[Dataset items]
** start **
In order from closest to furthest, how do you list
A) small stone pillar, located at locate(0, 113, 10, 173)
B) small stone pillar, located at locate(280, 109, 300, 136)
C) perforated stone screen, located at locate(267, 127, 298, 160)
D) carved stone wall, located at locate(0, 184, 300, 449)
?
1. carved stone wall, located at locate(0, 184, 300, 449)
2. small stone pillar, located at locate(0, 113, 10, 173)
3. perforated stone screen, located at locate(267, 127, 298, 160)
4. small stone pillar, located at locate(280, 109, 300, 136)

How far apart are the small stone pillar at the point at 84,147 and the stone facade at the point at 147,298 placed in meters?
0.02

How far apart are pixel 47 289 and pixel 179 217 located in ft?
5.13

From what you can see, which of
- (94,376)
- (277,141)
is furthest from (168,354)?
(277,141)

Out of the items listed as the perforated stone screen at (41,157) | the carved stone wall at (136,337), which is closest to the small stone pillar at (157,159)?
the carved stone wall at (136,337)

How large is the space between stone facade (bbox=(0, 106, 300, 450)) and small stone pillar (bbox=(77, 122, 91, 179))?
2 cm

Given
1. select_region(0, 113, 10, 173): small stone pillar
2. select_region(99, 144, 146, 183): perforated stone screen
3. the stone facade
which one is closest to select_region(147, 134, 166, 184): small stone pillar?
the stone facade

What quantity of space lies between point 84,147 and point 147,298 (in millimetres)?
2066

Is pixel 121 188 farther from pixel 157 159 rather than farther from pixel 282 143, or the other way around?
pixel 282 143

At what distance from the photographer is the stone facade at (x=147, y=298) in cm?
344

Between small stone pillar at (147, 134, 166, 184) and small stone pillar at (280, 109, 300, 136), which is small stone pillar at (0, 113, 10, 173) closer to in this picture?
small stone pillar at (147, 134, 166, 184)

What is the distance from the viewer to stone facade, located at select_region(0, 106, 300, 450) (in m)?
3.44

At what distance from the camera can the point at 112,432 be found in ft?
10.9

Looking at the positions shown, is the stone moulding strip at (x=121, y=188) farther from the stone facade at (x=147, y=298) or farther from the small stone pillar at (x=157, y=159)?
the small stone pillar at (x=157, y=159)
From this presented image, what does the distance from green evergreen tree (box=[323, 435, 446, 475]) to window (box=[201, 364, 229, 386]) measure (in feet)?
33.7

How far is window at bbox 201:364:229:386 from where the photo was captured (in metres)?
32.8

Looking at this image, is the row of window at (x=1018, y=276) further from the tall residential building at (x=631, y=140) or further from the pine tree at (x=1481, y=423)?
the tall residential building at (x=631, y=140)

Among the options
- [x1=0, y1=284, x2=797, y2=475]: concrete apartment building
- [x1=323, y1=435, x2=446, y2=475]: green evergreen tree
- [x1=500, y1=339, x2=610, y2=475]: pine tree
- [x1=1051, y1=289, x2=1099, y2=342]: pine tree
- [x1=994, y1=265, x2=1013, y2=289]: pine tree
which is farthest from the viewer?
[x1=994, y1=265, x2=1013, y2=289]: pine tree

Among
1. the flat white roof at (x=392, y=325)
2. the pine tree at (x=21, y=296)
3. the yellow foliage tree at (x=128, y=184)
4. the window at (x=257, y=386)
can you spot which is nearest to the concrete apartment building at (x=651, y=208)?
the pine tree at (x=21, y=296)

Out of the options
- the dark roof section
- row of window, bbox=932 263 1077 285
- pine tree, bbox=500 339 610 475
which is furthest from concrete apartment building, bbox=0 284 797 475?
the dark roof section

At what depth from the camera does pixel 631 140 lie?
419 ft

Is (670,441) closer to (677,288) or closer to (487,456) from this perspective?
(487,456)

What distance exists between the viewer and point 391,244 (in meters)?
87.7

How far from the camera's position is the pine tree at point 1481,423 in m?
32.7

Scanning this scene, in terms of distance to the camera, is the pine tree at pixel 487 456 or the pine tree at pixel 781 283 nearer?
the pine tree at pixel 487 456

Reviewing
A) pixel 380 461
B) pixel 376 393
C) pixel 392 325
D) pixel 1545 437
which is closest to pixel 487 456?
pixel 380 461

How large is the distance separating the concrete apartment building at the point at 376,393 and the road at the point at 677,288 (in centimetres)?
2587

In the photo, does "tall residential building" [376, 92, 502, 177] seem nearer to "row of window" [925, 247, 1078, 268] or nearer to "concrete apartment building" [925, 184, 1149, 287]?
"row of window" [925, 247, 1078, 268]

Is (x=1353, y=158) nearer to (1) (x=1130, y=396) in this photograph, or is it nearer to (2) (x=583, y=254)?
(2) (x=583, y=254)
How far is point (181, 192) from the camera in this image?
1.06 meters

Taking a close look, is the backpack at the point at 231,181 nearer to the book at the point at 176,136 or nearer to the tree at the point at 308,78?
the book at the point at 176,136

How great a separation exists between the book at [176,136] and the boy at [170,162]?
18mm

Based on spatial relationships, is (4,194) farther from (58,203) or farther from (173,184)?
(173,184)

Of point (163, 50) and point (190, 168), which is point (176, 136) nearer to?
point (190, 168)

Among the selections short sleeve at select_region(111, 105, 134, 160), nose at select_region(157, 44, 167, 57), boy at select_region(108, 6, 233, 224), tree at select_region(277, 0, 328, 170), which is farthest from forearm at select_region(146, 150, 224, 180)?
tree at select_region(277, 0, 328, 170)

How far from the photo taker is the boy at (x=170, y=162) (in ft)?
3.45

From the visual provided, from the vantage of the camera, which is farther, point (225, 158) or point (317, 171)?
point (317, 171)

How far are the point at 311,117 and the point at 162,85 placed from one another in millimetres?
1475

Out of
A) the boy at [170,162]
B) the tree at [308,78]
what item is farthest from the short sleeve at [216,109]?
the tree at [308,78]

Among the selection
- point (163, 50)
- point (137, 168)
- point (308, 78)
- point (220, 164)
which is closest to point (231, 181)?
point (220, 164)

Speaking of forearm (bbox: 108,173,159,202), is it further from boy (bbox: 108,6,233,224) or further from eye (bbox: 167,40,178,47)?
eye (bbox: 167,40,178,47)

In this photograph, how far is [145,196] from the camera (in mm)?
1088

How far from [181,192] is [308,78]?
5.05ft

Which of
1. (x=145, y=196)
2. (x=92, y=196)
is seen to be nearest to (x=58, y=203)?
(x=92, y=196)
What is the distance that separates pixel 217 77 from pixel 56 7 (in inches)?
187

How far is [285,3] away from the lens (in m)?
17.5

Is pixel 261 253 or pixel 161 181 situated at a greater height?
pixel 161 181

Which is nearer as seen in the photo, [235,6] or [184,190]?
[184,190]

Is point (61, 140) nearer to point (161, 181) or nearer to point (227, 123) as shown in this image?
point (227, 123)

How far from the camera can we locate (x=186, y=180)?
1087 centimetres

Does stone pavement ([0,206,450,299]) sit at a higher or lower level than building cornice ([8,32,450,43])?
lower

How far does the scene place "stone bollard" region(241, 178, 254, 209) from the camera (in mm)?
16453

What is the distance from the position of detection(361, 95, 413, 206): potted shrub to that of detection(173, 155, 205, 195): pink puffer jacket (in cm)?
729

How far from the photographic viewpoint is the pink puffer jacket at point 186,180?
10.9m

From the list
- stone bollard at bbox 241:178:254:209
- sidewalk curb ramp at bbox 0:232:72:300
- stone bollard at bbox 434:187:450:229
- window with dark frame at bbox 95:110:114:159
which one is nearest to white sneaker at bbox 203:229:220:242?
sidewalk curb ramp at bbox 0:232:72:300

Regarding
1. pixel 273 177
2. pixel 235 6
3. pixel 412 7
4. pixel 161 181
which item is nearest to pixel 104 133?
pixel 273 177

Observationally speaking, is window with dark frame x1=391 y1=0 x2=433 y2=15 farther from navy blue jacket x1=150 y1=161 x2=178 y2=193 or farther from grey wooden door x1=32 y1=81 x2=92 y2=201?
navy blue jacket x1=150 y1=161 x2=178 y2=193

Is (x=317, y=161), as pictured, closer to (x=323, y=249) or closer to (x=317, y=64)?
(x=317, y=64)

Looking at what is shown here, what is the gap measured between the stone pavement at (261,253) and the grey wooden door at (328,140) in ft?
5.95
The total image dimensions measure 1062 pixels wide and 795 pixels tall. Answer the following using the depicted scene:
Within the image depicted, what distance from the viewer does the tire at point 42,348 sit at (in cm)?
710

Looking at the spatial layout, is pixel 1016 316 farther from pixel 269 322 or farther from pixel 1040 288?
** end **
:: TASK STATEMENT ::
Copy out the entries above, beginning with the line that contains "Among the selections" and ending with the line that contains "1087 centimetres", both of those lines included.

:: RESPONSE TO THE TASK ::
Among the selections short sleeve at select_region(111, 105, 134, 160), nose at select_region(157, 44, 167, 57), boy at select_region(108, 6, 233, 224), tree at select_region(277, 0, 328, 170), which is farthest from forearm at select_region(146, 150, 224, 180)?
tree at select_region(277, 0, 328, 170)

How far from the photo taker is the boy at (x=170, y=162) (in ft)?
3.45

From the visual provided, from the vantage of the camera, which is farther, point (225, 158) or point (317, 171)?
point (317, 171)

How far are the point at 311,117 and the point at 162,85 placed from one another in millimetres?
1475

Out of
A) the boy at [170,162]
B) the tree at [308,78]
what item is farthest from the short sleeve at [216,109]?
the tree at [308,78]

Among the selection
- point (163, 50)
- point (137, 168)
- point (308, 78)
- point (220, 164)
which is closest to point (231, 181)?
point (220, 164)

Speaking of forearm (bbox: 108,173,159,202), is it further from boy (bbox: 108,6,233,224) or further from eye (bbox: 167,40,178,47)?
eye (bbox: 167,40,178,47)

In this photograph, how far is [145,196] from the camera (in mm)?
1088

How far from [181,192] is [308,78]?
5.05ft

Which of
1. (x=145, y=196)
2. (x=92, y=196)
is seen to be nearest to (x=58, y=203)?
(x=92, y=196)
What is the distance that separates pixel 217 77 from pixel 56 7 (in inches)?
187

How far is [285,3] away from the lens (in m)?
17.5

Is pixel 261 253 or pixel 161 181 situated at a greater height?
pixel 161 181

Which is nearer as seen in the photo, [235,6] or [184,190]?
[184,190]

Is point (61, 140) nearer to point (161, 181) or nearer to point (227, 123) as shown in this image?
point (227, 123)

How far from the camera can we locate (x=186, y=180)?
1087 centimetres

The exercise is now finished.